INSTRUCTION: State how many lines in the rows below contain the string "apart". Reply with the number alone.

Image-linked spatial questions:

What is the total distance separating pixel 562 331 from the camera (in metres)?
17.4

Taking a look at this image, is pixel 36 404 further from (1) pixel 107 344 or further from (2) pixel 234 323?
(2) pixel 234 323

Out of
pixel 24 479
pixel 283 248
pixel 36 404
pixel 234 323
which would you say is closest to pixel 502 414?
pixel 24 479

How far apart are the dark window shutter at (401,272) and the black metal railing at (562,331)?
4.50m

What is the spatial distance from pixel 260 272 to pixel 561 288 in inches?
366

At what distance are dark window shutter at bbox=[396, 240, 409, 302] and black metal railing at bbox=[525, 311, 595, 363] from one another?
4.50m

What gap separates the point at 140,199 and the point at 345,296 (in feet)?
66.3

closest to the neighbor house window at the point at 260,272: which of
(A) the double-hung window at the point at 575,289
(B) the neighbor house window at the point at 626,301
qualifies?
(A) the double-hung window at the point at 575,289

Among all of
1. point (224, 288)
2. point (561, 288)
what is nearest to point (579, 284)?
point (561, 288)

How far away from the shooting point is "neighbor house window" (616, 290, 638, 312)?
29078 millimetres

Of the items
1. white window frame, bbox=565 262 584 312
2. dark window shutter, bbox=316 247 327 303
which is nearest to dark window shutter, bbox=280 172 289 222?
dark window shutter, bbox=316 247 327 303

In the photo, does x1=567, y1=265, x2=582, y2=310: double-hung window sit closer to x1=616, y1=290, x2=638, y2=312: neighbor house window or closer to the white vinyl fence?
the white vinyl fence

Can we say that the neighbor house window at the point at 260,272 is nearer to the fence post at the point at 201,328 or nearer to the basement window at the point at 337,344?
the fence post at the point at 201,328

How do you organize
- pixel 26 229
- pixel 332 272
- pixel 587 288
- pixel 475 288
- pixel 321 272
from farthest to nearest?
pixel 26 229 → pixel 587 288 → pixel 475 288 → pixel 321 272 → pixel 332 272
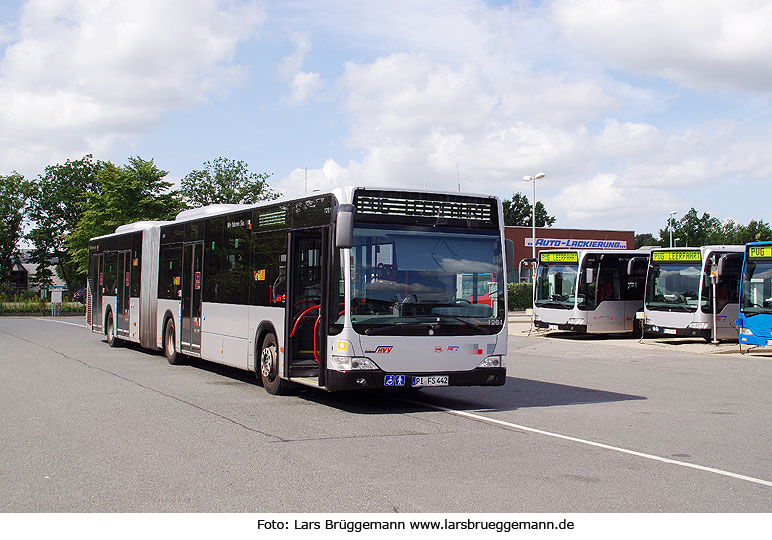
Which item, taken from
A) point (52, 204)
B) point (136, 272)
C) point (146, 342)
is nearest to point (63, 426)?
point (146, 342)

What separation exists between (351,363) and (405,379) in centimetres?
77

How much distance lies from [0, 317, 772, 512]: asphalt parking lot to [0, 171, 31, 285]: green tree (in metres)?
74.8

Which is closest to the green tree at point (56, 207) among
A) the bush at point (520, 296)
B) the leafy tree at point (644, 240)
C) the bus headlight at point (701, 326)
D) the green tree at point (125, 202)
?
the green tree at point (125, 202)

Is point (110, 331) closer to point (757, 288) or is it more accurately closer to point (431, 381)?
point (431, 381)

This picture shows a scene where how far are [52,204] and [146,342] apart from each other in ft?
234

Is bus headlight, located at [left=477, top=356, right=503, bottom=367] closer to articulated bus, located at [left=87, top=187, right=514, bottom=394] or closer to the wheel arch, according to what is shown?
articulated bus, located at [left=87, top=187, right=514, bottom=394]

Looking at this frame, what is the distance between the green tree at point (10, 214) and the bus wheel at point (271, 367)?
258ft

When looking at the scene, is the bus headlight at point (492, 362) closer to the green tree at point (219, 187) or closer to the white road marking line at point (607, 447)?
the white road marking line at point (607, 447)

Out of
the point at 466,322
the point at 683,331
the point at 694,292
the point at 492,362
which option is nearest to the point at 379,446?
the point at 466,322

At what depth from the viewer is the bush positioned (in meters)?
53.6

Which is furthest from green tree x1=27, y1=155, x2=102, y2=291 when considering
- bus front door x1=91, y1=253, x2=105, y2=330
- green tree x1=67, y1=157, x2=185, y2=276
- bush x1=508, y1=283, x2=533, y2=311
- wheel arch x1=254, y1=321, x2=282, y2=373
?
wheel arch x1=254, y1=321, x2=282, y2=373

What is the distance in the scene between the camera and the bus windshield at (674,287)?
2614 centimetres

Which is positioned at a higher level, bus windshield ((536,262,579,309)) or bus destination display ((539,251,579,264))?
bus destination display ((539,251,579,264))
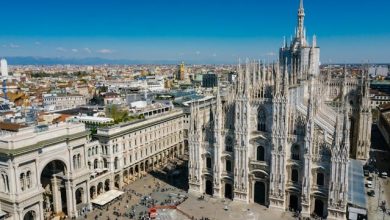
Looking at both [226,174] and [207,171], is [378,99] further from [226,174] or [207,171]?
[207,171]

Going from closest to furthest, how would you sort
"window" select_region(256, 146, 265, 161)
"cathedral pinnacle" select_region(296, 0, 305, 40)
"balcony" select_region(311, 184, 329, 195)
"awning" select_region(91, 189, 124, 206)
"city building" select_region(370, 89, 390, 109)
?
1. "balcony" select_region(311, 184, 329, 195)
2. "window" select_region(256, 146, 265, 161)
3. "awning" select_region(91, 189, 124, 206)
4. "cathedral pinnacle" select_region(296, 0, 305, 40)
5. "city building" select_region(370, 89, 390, 109)

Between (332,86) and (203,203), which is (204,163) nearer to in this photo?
(203,203)

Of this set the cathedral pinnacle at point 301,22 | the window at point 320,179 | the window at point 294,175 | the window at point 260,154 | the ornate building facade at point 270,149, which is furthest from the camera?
the cathedral pinnacle at point 301,22

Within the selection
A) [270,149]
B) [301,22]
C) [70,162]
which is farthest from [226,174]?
[301,22]

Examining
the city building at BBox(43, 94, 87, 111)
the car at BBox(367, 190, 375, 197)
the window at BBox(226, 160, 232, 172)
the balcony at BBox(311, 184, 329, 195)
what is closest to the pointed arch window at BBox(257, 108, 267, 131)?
the window at BBox(226, 160, 232, 172)

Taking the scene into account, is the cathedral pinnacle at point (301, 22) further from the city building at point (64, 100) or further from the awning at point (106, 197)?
the city building at point (64, 100)

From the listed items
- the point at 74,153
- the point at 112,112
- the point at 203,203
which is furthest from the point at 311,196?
the point at 112,112

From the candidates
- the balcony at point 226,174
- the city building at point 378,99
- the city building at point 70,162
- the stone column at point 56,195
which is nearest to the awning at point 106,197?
the city building at point 70,162

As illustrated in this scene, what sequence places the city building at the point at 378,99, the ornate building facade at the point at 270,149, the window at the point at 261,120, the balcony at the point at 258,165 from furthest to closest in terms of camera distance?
the city building at the point at 378,99 < the balcony at the point at 258,165 < the window at the point at 261,120 < the ornate building facade at the point at 270,149

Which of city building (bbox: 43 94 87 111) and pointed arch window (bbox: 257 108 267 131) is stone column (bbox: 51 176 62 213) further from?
city building (bbox: 43 94 87 111)
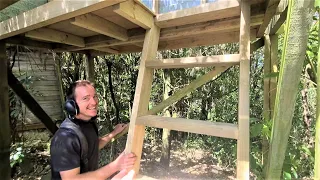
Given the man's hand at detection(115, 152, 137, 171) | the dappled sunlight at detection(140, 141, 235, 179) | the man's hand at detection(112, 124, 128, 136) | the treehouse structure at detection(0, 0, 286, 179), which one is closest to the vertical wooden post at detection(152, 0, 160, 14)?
the treehouse structure at detection(0, 0, 286, 179)

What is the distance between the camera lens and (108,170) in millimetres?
1271

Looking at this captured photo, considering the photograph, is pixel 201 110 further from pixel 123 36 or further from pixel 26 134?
pixel 26 134

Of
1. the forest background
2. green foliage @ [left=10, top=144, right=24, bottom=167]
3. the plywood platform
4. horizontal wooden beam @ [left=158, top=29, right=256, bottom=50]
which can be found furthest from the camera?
the forest background

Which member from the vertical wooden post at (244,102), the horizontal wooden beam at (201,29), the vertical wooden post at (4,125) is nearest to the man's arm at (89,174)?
the vertical wooden post at (244,102)

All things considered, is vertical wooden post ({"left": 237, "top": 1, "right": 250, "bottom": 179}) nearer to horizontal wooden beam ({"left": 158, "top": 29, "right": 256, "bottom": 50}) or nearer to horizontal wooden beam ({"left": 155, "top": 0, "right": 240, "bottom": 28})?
horizontal wooden beam ({"left": 155, "top": 0, "right": 240, "bottom": 28})

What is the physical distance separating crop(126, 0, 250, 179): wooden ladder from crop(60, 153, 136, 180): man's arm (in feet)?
0.15

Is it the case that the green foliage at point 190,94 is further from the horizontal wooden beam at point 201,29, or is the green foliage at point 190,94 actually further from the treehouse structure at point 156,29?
the treehouse structure at point 156,29

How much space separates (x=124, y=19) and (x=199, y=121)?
0.96m

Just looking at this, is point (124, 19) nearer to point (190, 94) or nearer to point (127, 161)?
point (127, 161)

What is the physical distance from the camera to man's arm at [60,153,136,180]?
1.16 meters

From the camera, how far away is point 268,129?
1.54 meters

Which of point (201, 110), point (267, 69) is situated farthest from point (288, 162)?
point (201, 110)

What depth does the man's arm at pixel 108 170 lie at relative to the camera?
1.16m

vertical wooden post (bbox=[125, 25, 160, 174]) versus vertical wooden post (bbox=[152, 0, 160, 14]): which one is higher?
vertical wooden post (bbox=[152, 0, 160, 14])
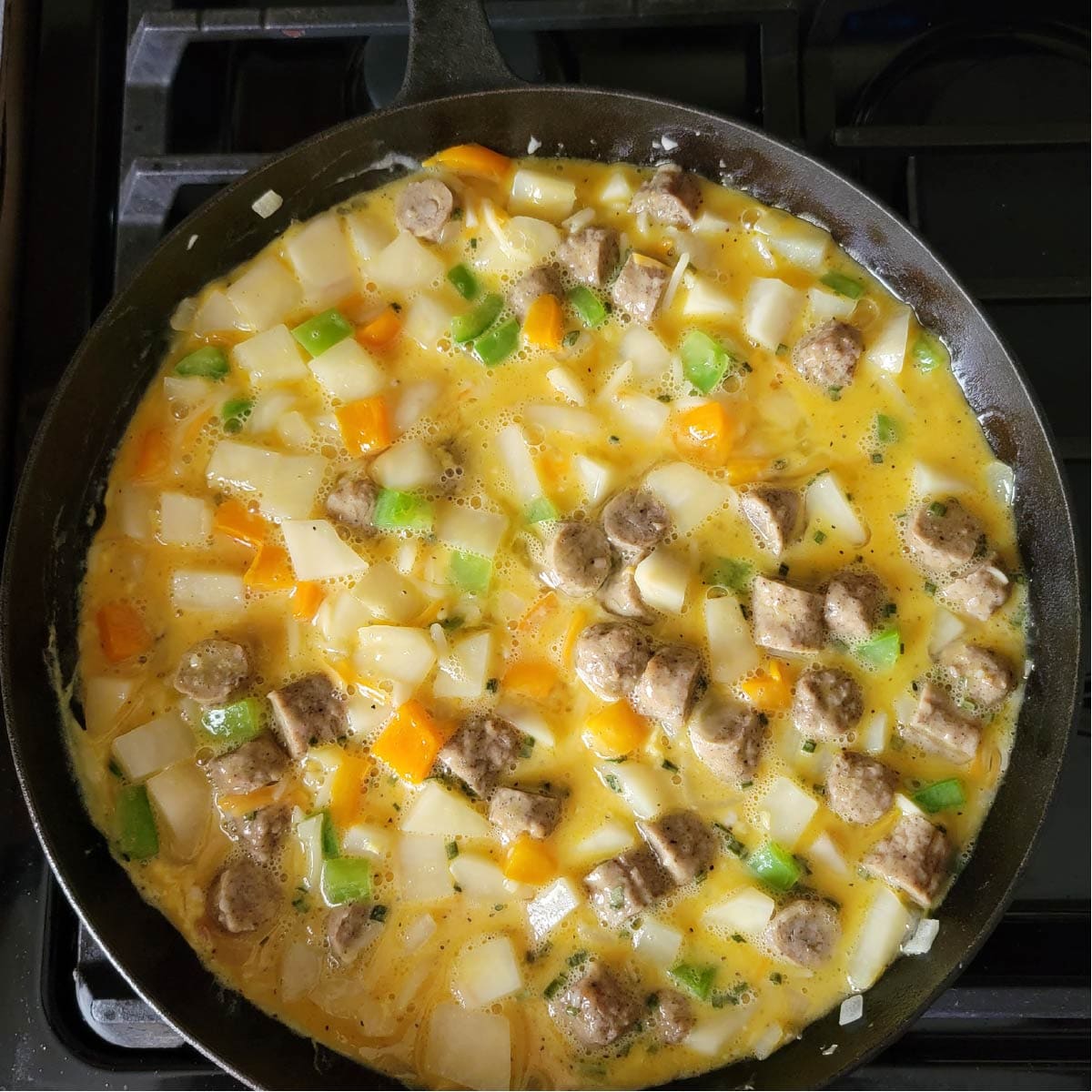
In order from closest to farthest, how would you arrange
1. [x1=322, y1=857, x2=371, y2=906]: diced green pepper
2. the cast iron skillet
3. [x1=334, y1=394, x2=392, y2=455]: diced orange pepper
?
1. the cast iron skillet
2. [x1=322, y1=857, x2=371, y2=906]: diced green pepper
3. [x1=334, y1=394, x2=392, y2=455]: diced orange pepper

TASK RESPONSE: 2